1. Introduction
3GPP LTE, which is a set of enhancements to the 3G Universal Mobile Telecommunications System (UMTS)[1], has received tremendous attention recently and is considered to be a very promising 4G wireless technology. The Turbo decoder is typically one of the major blocks in a LTE wireless receiver. Key requirements of LTE include packet data support with peak data rates up to 150 Mbps on the downlink and 75 Mbps on the uplink, a low latency of 10 ms layer-2 round trip delay, flexible bandwidths (up to 20 MHz), improved system capacity and coverage[2]. Advanced technologies were selected to meet these requirements including the turbo decoder.
The bottleneck of turbo decoder design is the high latency which is due to the iterative decoding process, the forward-backward recursion in the maximum a posteriori (MAP) decoding algorithm and the interleaving/de-interleaving between iterations. In this brief, the codeword can be processed concurrently by four, eight or sixteen SISO decoders. The design challenge for these parallel modes is how to transmit parallel data simultaneously through the interconnection between SISO decoders and the memory module[3].
To achieve high throughput decoder, the low-latency of SISO and interleaver/de-interleaver had to be considered. This brief focuses on these issues and proposes an improved architecture. For a novel SISO system, forward state matrix α and backward state matrix β are calculated alternately, where the design made both algorithms share the same structure and had less crucial path delay. The improved interleaver/de-interleaver structure realized interleaving and de-interleaving in one cycle.

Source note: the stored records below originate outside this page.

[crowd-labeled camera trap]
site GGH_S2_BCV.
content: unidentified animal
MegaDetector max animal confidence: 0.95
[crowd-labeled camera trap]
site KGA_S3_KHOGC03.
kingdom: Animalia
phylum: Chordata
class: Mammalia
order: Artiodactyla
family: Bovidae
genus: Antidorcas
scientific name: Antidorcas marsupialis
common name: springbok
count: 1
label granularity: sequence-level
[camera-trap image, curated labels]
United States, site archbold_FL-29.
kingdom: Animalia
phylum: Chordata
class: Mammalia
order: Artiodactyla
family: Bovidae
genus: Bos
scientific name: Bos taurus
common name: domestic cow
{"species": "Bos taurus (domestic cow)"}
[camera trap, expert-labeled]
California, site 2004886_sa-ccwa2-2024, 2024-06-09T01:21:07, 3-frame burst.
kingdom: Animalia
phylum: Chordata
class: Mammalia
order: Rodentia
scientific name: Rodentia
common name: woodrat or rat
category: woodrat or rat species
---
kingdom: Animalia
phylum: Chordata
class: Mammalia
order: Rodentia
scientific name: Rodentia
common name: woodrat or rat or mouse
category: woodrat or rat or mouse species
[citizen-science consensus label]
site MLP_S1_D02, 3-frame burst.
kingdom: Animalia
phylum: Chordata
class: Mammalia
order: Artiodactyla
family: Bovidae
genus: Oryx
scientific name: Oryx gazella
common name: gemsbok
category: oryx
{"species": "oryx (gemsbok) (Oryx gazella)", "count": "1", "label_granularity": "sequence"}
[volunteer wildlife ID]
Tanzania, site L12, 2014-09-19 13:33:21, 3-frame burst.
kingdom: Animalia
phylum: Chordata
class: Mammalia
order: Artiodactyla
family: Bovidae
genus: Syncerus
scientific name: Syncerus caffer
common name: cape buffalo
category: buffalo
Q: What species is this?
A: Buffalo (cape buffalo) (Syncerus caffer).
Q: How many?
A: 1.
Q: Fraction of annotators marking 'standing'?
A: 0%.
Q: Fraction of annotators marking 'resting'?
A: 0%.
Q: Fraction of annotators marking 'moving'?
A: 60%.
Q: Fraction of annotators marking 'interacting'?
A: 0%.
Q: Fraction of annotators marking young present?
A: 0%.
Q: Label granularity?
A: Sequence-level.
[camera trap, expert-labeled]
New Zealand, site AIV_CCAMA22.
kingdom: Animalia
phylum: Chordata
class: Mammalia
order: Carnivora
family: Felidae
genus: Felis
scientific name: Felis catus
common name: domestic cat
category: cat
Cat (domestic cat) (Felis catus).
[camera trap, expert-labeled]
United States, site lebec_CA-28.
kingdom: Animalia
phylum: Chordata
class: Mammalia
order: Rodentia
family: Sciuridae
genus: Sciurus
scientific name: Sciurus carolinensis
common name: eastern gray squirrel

The rest of the sections in this paper are organized as follows. Section 2 describes the basic structure of QPP and its several algebraic properties. Then this article proposes an interleaver/de-interleaver design based on QPP algebraic properties. Section 3 concentrates on novel SISO architecture, which uses less resources and has low-latency for the Log{\_}map algorithm. Section 4 provides the implementation results followed by a conclusion.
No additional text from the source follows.